Once the line with "common name: eurasian wild pig" is found in the data, output it and each following line exactly, up to and including the line with "family: Muridae", and nothing before or after.

** Data **
-=-=-
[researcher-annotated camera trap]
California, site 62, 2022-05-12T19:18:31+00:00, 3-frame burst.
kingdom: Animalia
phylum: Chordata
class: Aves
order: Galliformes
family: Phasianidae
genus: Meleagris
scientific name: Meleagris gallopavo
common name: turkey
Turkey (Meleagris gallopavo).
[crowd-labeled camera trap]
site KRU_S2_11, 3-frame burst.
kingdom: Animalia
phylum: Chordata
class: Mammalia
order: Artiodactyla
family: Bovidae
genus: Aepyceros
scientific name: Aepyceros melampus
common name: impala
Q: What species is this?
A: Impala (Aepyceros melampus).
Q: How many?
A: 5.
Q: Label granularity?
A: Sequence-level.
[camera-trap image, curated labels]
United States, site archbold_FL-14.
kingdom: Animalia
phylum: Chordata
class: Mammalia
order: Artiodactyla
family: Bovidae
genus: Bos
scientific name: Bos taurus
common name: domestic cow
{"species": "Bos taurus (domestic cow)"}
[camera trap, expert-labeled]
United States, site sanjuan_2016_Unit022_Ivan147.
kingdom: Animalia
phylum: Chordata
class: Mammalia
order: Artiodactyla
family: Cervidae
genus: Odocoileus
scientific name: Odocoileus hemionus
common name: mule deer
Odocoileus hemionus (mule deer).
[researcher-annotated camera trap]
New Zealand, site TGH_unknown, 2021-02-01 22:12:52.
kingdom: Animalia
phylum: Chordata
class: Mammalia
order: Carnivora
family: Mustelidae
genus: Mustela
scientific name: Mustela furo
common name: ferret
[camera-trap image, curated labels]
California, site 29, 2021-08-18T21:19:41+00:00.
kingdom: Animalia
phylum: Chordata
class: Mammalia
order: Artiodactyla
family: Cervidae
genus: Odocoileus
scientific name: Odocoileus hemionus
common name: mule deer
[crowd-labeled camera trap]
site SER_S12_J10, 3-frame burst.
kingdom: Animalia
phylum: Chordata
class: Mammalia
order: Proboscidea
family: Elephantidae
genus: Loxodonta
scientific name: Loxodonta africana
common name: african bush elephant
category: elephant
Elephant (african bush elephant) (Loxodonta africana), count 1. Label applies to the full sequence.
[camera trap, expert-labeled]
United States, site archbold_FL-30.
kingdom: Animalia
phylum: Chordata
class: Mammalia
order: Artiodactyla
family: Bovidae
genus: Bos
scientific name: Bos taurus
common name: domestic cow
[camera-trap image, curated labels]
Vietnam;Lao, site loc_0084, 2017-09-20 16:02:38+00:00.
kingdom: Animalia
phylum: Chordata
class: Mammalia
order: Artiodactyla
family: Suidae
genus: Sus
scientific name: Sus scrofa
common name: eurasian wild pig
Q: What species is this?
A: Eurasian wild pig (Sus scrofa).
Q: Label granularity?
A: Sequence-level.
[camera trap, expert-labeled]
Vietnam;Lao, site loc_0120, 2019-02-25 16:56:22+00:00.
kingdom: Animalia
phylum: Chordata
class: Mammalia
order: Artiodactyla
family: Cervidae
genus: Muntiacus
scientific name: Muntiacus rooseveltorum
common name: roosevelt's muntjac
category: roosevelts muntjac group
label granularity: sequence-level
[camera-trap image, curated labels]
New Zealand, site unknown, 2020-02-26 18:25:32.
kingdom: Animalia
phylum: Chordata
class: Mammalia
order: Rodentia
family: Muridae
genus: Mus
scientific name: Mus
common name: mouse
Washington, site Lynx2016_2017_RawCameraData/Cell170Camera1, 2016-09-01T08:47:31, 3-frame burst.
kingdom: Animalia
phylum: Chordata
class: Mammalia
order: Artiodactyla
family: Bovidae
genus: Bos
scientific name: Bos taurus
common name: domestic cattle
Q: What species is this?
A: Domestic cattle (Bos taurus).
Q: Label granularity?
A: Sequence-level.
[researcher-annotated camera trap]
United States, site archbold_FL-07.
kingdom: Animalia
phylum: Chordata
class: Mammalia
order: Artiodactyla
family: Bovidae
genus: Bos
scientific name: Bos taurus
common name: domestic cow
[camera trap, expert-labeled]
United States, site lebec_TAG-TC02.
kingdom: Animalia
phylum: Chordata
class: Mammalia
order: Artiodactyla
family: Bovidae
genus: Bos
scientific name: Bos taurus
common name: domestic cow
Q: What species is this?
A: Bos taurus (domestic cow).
-=-=-
** Solution to this task **
common name: eurasian wild pig
Q: What species is this?
A: Eurasian wild pig (Sus scrofa).
Q: Label granularity?
A: Sequence-level.
[camera trap, expert-labeled]
Vietnam;Lao, site loc_0120, 2019-02-25 16:56:22+00:00.
kingdom: Animalia
phylum: Chordata
class: Mammalia
order: Artiodactyla
family: Cervidae
genus: Muntiacus
scientific name: Muntiacus rooseveltorum
common name: roosevelt's muntjac
category: roosevelts muntjac group
label granularity: sequence-level
[camera-trap image, curated labels]
New Zealand, site unknown, 2020-02-26 18:25:32.
kingdom: Animalia
phylum: Chordata
class: Mammalia
order: Rodentia
family: Muridae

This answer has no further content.